* [REQUIRED TASK]:
Could you reproduce, unchanged, the part of the material below that opens with the line containing "As this snapshot" and closes at the end of the material, both ends included?
─── EXCERPTED DATA
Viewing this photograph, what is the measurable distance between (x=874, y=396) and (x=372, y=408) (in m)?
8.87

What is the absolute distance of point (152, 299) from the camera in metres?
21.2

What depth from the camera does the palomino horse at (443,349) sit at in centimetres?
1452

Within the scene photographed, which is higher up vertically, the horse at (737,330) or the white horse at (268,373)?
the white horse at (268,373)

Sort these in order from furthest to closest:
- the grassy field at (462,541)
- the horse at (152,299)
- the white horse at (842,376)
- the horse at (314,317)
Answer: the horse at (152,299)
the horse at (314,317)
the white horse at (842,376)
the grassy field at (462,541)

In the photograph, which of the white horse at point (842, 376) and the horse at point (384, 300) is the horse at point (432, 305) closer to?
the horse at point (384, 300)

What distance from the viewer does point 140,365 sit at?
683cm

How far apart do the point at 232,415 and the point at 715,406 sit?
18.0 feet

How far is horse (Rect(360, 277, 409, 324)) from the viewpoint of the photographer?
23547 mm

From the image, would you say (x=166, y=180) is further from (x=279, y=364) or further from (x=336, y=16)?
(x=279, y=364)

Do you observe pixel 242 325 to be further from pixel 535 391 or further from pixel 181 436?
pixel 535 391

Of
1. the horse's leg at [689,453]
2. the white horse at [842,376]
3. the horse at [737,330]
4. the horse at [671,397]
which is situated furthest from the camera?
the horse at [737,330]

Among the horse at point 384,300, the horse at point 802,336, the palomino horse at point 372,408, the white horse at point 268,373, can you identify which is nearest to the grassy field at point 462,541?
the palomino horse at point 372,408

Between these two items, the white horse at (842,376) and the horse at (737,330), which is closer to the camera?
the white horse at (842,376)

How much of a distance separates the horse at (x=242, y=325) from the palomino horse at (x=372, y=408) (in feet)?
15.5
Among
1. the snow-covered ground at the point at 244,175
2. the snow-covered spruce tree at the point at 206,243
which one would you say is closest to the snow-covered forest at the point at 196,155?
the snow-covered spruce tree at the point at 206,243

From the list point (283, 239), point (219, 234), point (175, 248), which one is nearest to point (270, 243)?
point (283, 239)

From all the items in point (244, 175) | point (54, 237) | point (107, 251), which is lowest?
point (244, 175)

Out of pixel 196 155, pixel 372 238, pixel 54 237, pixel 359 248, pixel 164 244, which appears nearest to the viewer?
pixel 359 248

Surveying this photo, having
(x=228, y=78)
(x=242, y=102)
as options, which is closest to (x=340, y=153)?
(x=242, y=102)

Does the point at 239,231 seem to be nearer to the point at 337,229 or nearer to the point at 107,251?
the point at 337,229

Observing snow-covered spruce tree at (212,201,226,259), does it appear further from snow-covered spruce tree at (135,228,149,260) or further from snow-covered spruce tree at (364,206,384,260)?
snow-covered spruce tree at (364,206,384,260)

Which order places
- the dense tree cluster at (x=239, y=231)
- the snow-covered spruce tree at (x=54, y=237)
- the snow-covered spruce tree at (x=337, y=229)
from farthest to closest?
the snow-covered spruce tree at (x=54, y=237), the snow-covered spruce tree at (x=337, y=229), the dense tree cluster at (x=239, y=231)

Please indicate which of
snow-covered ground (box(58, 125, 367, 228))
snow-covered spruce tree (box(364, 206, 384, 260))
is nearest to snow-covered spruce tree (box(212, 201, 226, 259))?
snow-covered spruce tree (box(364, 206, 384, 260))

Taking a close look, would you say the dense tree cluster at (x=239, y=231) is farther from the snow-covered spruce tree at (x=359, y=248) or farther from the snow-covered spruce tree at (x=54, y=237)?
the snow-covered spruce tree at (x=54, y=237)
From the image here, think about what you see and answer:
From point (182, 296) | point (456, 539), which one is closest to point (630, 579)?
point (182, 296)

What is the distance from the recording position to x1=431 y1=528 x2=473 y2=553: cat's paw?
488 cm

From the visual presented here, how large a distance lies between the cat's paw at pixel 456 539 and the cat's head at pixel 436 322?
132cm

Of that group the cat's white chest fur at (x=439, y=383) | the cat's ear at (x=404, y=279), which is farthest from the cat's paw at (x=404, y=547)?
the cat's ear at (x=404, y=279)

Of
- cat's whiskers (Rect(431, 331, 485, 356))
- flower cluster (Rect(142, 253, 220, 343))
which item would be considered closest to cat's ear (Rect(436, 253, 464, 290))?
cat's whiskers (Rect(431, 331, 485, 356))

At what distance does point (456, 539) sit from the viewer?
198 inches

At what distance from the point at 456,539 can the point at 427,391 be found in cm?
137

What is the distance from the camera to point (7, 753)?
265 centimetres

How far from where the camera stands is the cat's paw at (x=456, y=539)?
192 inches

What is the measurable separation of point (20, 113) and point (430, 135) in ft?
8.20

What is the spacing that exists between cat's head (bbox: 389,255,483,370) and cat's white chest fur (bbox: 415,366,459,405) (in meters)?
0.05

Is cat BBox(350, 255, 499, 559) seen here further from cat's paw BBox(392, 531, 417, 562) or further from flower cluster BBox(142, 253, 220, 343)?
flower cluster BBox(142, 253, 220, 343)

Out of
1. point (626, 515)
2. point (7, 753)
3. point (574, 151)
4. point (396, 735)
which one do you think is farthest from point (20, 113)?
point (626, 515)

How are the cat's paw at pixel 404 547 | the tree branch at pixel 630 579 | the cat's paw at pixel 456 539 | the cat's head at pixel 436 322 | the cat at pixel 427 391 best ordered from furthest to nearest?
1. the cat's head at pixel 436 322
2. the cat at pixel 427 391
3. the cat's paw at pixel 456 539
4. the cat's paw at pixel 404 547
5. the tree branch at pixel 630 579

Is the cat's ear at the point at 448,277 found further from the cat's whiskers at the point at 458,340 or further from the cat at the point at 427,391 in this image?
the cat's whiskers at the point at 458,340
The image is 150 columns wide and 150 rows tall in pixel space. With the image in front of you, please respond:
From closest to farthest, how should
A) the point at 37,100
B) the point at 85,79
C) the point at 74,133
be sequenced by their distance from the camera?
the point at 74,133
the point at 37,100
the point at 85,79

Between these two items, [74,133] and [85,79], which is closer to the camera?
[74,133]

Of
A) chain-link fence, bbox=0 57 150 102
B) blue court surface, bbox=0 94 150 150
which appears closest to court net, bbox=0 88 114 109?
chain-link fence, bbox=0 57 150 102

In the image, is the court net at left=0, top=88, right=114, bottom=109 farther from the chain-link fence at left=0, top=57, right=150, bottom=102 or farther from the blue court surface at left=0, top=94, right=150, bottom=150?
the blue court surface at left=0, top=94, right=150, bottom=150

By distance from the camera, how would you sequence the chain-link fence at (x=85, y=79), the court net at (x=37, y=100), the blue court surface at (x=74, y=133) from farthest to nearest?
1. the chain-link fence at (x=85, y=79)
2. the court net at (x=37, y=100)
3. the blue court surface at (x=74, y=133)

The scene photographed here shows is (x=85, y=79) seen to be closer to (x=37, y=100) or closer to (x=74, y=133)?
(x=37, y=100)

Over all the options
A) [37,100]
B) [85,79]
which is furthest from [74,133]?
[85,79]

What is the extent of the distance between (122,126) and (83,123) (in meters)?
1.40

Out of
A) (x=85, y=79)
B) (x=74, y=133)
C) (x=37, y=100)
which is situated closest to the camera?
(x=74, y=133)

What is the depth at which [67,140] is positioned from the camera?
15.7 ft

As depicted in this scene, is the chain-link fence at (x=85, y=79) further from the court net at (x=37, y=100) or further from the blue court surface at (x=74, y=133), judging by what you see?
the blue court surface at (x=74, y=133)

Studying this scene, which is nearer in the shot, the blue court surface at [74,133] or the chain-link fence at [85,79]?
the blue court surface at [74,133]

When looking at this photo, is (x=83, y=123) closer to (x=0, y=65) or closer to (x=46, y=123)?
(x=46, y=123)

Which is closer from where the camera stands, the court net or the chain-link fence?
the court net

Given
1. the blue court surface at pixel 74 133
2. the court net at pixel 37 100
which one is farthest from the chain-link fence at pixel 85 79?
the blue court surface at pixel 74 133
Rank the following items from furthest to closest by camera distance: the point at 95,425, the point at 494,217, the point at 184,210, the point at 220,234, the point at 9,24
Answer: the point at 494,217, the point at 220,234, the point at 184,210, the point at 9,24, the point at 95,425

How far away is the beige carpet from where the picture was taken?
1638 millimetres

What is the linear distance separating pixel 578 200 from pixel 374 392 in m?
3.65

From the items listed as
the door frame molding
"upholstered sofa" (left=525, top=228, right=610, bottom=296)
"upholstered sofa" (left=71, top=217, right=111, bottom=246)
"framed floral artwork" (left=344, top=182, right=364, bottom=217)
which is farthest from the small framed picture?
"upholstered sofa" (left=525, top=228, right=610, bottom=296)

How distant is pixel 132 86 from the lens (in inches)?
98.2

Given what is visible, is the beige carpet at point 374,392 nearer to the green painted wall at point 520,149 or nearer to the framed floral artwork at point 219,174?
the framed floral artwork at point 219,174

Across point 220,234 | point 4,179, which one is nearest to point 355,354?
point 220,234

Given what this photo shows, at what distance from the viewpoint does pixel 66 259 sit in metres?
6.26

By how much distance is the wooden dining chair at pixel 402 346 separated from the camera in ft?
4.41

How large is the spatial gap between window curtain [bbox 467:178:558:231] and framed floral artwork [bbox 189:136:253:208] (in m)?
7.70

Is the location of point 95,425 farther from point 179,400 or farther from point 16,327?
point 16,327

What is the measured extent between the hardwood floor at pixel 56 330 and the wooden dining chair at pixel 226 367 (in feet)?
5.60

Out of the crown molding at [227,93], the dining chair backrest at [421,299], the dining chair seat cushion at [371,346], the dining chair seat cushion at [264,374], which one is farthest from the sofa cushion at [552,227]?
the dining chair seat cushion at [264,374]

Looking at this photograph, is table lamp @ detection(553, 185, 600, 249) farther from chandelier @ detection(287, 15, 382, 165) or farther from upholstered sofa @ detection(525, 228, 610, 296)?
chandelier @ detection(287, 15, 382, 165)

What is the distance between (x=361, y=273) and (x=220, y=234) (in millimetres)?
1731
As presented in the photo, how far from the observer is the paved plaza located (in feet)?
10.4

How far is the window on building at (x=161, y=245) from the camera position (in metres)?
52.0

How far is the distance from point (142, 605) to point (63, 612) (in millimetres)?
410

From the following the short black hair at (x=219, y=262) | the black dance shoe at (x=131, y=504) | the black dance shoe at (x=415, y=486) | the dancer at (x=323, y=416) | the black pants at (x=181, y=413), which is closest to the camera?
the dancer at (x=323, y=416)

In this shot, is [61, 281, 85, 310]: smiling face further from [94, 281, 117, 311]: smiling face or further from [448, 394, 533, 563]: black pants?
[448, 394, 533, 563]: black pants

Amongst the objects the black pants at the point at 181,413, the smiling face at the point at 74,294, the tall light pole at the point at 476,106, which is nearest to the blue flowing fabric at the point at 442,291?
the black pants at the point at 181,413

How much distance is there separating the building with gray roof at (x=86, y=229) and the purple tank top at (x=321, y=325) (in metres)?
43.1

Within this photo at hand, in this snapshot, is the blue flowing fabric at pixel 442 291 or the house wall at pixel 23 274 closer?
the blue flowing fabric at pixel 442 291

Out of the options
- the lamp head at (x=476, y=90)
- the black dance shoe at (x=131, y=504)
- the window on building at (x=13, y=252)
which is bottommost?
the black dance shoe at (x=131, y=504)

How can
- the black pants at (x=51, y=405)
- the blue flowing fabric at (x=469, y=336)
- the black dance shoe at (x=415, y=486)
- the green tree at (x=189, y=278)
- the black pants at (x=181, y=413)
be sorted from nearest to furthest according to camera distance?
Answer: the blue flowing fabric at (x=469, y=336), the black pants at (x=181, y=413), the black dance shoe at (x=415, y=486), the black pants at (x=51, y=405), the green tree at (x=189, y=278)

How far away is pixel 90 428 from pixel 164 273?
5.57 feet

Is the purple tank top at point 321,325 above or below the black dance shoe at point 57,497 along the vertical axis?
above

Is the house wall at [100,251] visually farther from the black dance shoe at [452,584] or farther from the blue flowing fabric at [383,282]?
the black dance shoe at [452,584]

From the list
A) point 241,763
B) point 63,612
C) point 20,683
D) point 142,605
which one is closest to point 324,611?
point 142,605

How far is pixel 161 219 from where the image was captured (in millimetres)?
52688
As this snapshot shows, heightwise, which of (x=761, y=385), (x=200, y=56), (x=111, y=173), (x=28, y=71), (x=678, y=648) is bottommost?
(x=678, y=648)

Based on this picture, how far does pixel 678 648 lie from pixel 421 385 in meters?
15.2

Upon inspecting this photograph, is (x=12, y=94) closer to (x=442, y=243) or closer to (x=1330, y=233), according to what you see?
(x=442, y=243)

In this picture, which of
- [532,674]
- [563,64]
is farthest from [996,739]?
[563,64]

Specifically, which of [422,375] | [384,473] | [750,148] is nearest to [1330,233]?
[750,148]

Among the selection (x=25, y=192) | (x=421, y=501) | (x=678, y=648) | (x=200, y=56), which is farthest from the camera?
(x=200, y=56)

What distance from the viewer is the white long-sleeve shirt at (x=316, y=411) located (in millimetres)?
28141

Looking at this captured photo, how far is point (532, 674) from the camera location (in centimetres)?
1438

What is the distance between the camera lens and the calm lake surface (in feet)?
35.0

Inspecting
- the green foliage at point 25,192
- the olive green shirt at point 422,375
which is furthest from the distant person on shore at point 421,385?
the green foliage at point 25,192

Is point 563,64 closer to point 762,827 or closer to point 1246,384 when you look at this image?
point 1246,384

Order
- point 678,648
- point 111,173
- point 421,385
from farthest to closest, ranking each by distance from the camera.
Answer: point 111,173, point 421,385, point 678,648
──────
* [THE COMPLETED TASK]:
As this snapshot shows, heightwise, which of (x=761, y=385), (x=200, y=56), (x=111, y=173), (x=28, y=71), (x=678, y=648) is bottommost?
(x=678, y=648)

Based on this picture, how far does pixel 678 648 lie from pixel 421 385 in meters?
15.2

Upon inspecting this photograph, is (x=12, y=94) closer to (x=442, y=243) or closer to (x=1330, y=233), according to what you see?
(x=442, y=243)

In this picture, which of
- [532,674]
- [563,64]
is farthest from [996,739]?
[563,64]

Specifically, which of [422,375] | [384,473] | [750,148] is nearest to [1330,233]?
[750,148]

Among the selection (x=25, y=192) | (x=421, y=501) | (x=678, y=648) | (x=200, y=56), which is farthest from the camera?
(x=200, y=56)

What distance from the viewer is the white long-sleeve shirt at (x=316, y=411) located (in millimetres)?
28141

Looking at this captured photo, how far is point (532, 674) from the camera location (in centimetres)?
1438

What is the distance between the camera lens and the calm lake surface (in feet)?
35.0

Inspecting
- the green foliage at point 25,192
- the olive green shirt at point 422,375
which is furthest from the distant person on shore at point 421,385?
the green foliage at point 25,192

Is point 563,64 closer to point 762,827 or closer to point 1246,384 when you look at this image?
point 1246,384

Order
- point 678,648
- point 111,173
- point 421,385
from farthest to closest, ranking each by distance from the camera.
Answer: point 111,173, point 421,385, point 678,648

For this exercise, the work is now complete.